Sunday, June 13, 2010

Thoughts on a Sunday




I have been kicking around my apartment since I returned from Church and a quick run to Bristol Farm for supplies. And oustide my apartment because the gloom of June ended earlier today and there was sunshine to enjoy. So me and Ellwood shared a sandwich (don't feed cheese to a toothless cat parenthetically. It gets stuck on the room of the mouth) and I made an entry in my private journal while the breeze meandered about me.



This morning, lying in bed just awakened, I thought suddenly about a bronze coin a friend gave me, a memento of hers or someone she knew from the Bicentennial of 1976. I was suddenly cognizant of just how young this country is and how I, probably we, never really consider that the events we treat as ancient history are really adjacent to our own. I remember standing on a Bronx roof, courtesy of one of my late uncles, that overlooked the Hudson, watching the tall ships sailing up in one of the commemorations. I had lived already, 22 years of that 200 years since the founding of our country. I have now lived 56 years of the 234 years since the founding of our county. Not that many generations separate me from Thomas Jefferson and George Washington and the beginning of the great American Experiment.



Or separate any of us in the fifty states from that delicate balance which is Democracy in America. And yet we treat her, America, as if we can say or do anything without damage to the core values. We treat her, in fact, as if those core values mean nothing, and can be rearranged wily nilly. Or worse, we treat her, as if those core values should be eradicated in favor of those kinds which we have seen if only we remembered destroy the rights of man using deceptive self-aggrandizing rhetoric. I think perhaps Daniel Webster was more astute at discerning the rhetoric of the Devil than we the people have been of late. This country is young and it hasn't taken sufficient root for us to assume that the values of the Founding Fathers, which are by the way under vicious and alas even smug attack, will survive. Without the values there is no America, despite the appeals to their irrelevancy. And some of those appeals are from our own representatives, who refuse to listen to their constituencies about key issues. Even mock those constituencies in an early expression of government despotism.

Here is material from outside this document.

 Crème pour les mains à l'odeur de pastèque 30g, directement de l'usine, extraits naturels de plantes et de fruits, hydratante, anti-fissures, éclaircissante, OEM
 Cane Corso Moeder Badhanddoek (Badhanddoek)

We haven't been around so long that we can afford to think ourselves indestructible. Countries and empires with far more years under their territorial belts, died writhing deaths, as did their citizens, failing to heed the lessons of history.

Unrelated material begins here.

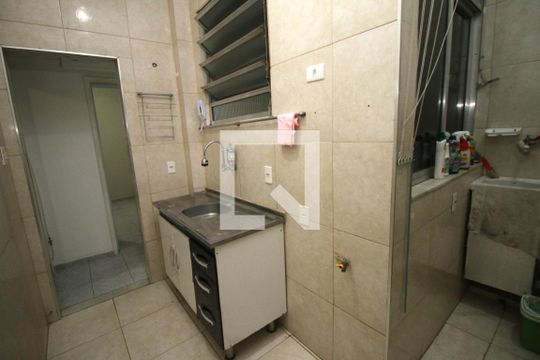 Cozinha de apartamento à venda com 1 quarto, 50m² em Penha, Rio de Janeiro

I don't know. I don't know why I was thinking about this stuff in my bed on a Sunday in June. But I actually got a littled chilled to think that so little time in the past, a group of adventurous, thoughtful men (and it's ok with me that it was mostly men since that was the society of the time, foward thinking, but still with the frailty of humanity) were birthing something so magnificent that we might let die because of our negligence or wilfullness. Worse because of our ignorance of the value of what we have had.